Among the entries that follow, find every line with the word "Deals" and list it.

:: Provided information

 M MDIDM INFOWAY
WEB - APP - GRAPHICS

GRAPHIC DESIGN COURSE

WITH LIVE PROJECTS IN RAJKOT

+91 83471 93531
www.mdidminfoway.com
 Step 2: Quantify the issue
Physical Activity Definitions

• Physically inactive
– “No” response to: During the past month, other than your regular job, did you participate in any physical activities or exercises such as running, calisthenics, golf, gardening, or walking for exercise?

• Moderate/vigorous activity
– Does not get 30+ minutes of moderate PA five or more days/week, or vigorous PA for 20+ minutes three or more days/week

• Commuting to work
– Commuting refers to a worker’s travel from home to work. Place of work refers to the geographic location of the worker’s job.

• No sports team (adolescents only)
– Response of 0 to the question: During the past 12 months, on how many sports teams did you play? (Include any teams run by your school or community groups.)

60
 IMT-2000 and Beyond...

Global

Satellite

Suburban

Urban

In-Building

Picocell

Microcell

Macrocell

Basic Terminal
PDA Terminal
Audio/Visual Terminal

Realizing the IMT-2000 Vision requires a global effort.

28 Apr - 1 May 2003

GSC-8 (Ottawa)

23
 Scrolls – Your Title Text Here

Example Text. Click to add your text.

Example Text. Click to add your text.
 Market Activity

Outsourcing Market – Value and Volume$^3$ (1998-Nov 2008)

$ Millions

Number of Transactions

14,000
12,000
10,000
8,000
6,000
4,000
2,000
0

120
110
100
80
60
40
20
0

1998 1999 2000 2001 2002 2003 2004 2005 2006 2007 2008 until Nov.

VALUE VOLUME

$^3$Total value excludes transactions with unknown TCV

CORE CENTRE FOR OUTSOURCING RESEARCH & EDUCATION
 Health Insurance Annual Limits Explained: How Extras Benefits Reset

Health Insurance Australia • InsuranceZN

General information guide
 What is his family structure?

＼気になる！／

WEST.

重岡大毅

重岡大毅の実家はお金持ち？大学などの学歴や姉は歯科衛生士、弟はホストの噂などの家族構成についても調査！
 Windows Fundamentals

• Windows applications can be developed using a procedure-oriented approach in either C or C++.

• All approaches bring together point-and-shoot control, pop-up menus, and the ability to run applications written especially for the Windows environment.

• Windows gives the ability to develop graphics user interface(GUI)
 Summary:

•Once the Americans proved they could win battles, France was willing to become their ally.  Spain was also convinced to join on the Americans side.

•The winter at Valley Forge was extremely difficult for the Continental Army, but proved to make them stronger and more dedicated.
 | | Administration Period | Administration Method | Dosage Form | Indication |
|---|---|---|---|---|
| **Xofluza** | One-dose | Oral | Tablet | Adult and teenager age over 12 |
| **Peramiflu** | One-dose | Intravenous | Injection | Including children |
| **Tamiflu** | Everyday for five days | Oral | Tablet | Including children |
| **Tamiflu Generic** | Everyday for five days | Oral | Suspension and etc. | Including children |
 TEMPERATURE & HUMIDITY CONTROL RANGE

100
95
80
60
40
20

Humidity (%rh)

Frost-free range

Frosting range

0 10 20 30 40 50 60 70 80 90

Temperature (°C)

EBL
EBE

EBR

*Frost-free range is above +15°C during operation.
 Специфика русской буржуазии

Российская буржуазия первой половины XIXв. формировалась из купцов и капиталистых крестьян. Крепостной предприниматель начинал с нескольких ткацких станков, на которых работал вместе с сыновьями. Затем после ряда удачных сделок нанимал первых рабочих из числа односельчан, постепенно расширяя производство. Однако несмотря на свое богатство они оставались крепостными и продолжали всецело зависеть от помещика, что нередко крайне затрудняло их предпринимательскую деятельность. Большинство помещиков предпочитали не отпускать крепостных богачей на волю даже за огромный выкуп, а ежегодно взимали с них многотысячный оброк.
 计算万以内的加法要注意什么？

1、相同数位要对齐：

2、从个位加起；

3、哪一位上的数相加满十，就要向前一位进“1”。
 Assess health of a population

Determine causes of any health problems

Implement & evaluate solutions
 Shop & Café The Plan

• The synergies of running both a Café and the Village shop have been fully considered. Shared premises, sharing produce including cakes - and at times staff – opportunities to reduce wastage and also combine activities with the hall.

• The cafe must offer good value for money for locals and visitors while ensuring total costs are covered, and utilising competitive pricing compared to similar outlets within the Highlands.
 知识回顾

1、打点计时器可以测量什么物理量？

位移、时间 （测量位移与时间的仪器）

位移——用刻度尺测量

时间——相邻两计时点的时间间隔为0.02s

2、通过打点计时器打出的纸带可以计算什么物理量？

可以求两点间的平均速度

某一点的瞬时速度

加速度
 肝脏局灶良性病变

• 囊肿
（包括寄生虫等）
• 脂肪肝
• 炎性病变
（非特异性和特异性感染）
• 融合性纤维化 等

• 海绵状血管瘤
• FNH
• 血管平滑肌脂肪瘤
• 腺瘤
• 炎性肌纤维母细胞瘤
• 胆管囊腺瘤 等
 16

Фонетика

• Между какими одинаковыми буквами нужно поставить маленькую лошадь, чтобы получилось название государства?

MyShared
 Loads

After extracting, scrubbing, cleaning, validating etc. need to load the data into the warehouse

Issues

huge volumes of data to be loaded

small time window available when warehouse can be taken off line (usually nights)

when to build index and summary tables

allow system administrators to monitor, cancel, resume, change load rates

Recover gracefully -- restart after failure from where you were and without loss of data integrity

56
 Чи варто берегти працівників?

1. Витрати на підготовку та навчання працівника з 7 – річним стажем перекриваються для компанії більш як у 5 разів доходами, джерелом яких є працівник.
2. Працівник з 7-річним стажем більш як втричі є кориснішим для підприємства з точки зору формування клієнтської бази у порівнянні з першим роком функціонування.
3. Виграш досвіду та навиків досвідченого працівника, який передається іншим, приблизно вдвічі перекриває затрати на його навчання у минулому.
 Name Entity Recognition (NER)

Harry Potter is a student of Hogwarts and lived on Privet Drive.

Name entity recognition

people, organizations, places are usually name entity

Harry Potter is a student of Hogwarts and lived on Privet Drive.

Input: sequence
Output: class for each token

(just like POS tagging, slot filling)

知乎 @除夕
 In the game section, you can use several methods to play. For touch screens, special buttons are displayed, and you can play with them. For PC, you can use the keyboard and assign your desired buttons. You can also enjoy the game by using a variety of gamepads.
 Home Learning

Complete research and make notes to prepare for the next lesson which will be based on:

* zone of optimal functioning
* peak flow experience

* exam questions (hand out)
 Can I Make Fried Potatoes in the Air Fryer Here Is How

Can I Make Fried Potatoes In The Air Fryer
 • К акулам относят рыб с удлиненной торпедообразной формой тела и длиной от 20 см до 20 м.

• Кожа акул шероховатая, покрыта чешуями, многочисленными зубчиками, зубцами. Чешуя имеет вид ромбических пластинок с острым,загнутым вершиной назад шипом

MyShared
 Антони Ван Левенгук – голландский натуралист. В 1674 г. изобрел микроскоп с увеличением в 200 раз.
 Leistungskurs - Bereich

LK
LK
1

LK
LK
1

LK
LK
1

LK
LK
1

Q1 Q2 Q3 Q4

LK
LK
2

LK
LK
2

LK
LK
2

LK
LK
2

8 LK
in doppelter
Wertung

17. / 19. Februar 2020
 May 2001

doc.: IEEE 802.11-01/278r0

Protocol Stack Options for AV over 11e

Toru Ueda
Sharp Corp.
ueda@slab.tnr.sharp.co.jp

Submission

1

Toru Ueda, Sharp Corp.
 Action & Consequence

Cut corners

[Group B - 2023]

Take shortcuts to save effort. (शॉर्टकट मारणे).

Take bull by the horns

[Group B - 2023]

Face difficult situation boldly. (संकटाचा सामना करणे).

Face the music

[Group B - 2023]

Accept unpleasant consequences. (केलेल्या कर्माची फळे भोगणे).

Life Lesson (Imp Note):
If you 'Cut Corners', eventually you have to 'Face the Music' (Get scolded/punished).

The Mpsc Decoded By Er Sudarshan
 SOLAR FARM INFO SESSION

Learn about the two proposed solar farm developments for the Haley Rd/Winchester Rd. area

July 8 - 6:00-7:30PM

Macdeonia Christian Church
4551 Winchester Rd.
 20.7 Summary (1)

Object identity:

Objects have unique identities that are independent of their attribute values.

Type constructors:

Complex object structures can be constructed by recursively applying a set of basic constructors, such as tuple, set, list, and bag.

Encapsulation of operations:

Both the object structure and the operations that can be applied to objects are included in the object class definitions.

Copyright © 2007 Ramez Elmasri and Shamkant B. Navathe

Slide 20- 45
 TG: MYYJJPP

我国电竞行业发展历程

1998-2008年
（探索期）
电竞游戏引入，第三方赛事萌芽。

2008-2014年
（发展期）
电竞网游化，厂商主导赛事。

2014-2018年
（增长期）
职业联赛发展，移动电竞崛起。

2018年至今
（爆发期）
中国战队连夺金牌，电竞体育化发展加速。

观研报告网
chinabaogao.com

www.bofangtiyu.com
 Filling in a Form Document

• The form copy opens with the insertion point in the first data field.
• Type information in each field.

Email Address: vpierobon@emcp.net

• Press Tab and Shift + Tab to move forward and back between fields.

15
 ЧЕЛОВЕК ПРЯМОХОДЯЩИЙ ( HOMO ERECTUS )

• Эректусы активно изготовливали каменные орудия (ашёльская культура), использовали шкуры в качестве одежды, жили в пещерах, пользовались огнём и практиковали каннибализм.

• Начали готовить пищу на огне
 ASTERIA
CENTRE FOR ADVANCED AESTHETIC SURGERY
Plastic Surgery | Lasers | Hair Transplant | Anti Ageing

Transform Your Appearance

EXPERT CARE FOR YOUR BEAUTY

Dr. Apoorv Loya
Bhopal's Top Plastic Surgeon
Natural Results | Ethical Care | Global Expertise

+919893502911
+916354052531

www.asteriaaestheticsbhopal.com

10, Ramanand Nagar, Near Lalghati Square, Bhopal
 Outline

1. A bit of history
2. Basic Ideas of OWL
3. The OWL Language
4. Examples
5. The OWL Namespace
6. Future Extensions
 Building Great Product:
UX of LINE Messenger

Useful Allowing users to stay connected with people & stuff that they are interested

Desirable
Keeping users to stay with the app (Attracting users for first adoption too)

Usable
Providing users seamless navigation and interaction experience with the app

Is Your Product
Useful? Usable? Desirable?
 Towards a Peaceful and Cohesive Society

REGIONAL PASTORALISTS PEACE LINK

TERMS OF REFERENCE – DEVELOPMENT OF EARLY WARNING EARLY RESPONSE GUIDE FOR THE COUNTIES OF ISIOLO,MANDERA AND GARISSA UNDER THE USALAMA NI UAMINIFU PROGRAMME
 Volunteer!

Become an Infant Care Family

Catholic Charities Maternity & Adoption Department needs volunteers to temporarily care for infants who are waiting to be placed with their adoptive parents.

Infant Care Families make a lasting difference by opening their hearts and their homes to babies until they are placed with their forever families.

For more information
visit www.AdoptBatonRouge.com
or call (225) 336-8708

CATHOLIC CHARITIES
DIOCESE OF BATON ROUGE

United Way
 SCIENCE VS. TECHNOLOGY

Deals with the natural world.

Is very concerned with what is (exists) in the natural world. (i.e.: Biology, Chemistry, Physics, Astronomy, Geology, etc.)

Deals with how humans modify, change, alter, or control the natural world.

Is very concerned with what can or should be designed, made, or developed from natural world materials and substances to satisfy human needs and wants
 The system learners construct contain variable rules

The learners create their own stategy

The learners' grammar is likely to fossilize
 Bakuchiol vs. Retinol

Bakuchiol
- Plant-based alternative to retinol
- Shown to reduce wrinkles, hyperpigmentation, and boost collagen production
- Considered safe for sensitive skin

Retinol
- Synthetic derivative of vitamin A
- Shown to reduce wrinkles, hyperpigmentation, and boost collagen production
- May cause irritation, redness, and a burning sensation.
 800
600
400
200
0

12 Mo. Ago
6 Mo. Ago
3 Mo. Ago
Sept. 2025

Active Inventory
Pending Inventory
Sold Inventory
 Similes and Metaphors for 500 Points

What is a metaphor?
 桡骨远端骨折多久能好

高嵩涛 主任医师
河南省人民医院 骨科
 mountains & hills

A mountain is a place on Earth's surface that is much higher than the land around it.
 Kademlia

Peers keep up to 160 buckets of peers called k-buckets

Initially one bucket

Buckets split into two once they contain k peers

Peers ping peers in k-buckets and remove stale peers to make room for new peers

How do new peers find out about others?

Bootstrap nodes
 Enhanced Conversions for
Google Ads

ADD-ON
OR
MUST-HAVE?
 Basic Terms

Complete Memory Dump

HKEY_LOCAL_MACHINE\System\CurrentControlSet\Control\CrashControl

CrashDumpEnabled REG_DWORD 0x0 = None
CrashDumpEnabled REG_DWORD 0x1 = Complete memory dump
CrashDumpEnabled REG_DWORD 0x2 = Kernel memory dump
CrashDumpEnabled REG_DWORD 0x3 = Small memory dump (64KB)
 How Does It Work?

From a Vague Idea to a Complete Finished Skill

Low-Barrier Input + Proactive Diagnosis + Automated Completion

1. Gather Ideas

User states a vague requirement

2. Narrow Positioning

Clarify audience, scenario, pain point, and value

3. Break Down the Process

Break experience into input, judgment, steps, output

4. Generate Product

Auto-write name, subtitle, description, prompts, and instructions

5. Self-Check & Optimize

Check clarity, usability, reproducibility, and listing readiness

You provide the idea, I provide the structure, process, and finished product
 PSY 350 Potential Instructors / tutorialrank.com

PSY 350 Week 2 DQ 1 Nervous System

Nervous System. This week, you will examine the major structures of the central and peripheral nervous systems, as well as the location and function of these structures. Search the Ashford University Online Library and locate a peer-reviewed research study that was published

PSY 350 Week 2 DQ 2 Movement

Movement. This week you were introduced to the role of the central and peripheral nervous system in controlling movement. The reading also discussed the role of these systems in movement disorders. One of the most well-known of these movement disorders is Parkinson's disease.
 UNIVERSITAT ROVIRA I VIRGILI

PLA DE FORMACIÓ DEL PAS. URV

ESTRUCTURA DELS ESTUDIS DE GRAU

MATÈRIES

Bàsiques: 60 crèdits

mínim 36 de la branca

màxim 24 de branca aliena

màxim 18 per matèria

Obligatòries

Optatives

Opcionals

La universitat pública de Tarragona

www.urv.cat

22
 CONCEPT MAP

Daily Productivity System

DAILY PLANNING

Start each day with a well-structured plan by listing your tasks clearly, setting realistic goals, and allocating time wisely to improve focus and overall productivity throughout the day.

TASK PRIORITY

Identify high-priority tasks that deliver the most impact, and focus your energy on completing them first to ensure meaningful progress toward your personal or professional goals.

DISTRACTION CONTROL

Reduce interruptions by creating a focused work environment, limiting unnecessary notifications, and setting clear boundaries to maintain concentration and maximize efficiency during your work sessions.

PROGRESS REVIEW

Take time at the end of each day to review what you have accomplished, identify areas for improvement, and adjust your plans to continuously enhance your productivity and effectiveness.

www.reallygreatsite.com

::::

▶ **Answer below**:
Deals with the natural world.
Deals with how humans modify, change, alter, or control the natural world.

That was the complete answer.